On April 5, Deborah M. Smith, chief magistrate judge of the US District Court in Alaska, greenlighted this first use of a controversial court order. Critics have since likened it to a license for mass hacking. ("FBI allays some critics with first use of new mass-hacking warrant," Aliya Sternstein, Ars Technica)

One of the issues in handling malware at scale is that the law prohibits unauthorized access to computers. And that's not a bad principle, but it certainly makes it challenging to go and clean up infections at scale.

So the FBI getting a warrant to authorize that may be an interesting approach, with many cautions about the very real history of politicized spying, of COINTEL, of keeping the use of 0days secret. But I don't want to focus on those here. What I want to focus on is what did a judge actually authorize in this case. Is this a warrant for mass hacking? It doesn't appear to be, but it does raise issues of what's authorized, how those things were presented to the judge, and points to future questions about what authorization might include.

So what's authorized?

The application for a warrant is fairly long, at 34 pages, much of it explaining why the particular defendant is worthy of a search, and the "time and manner of execution of search" starts on page 30.

What the FBI apparently gets to do is to operate a set of supernodes for the Kelihos botnet, and "The FBI's communications, however, will not contain any commands, nor will they contain IP addresses of any of the infected computers. Instead, the FBI replies will contain the IP and routing information for the FBI's 'sinkhole' server."

What questions does that raise?

A first technical point is that for the FBI's replies to reach those infected computers, there must be packets sent over the internet. For those packets to reach the infected computer's, they need addressing, in the form of an IP address. Now you can argue that those IP addresses of infected computers are in the headers, not the content of the packets. The nuance of content versus headers is important in some laws. In fact, the warrant para 66 explicitly states that the FBI will gather that data, and then provide it to ISPs, who they hope will notify end users. (I've written about that experience in "The Worst User Experience In Computer Security?.")

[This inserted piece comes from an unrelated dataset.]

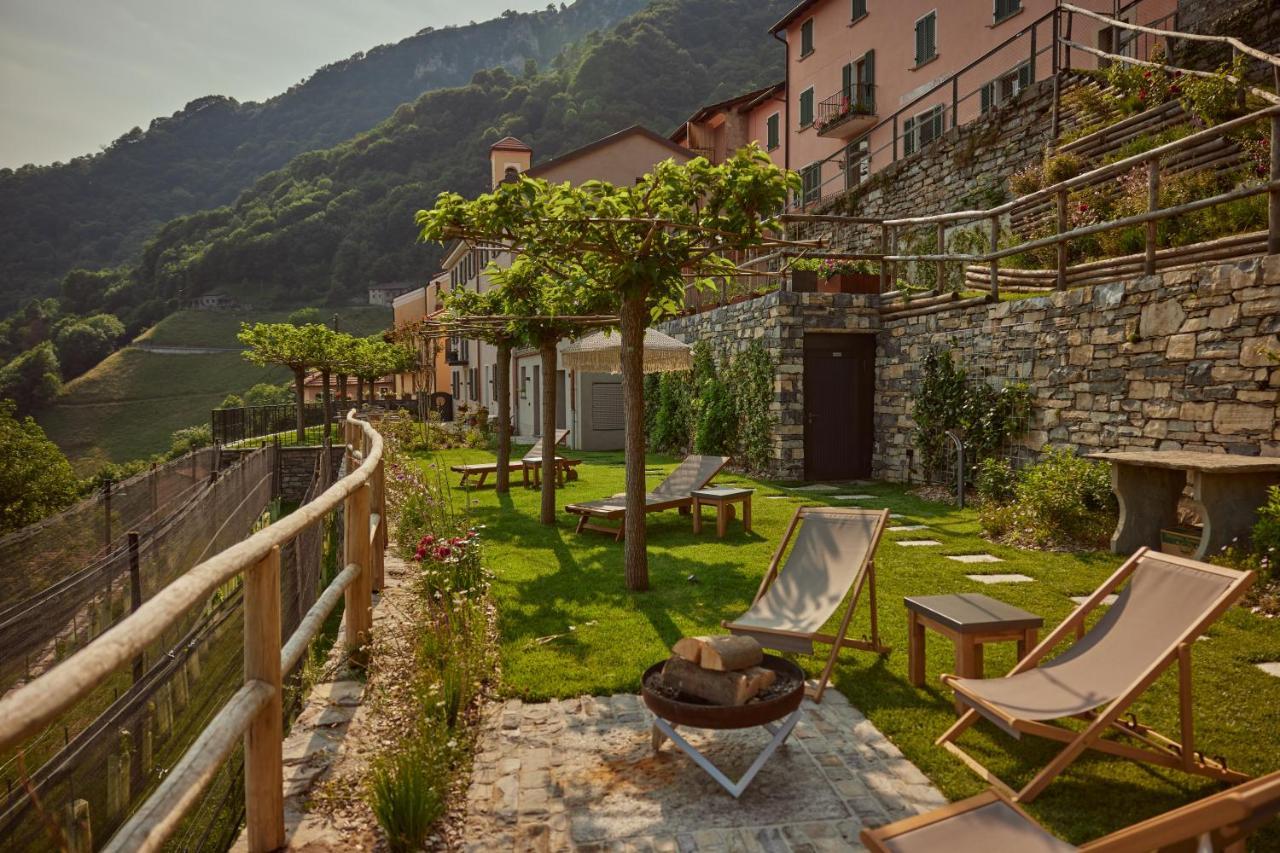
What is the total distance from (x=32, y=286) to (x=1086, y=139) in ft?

Another technical point is that the warrant says "The FBI with the assistance of private parties..." It's not clear to me what constraints might apply to those parties. Can they record netflow or packet captures? (That might be helpful in demonstrating exactly what they did later, and also create a privacy conundrum which the FBI takes apparent pains to avoid.) What happens if an unrelated party captures that data? For example, let's say one of the parties chooses to operate their sinkhole in an AWS node. I suspect AWS tracks netflows. A warrant to obtain that data might seem pretty innocent to a judge.

The idea that the FBI will not send any commands is, on the surface, a fine restriction, but it eliminates many possibilities for cleaning up. What could we imagine in the future?

For example, a command that could be useful would be to remove Kelihos from startup items? How about remove C:\Program Files\Kelihos.exe? Removing files from my computer without permission is pretty clearly a form of unauthorized access. It's a form that's probably in the interests of the vast majority of the infected. We might want to allow a well-intentioned party to do so.

But what if the commands fail? When Sony built a tool to remove the rootkit their DRM installed, the cleanup tool opened a big security hole. It's hard to write good code. It's very hard to write code that's free of side effects or security issues.

What if there's disagreement over what fits within the definition of well-intentioned? What if someone wants to remove duplicate files to help me save disk space? What if they want to remove blasphemous or otherwise illegal files?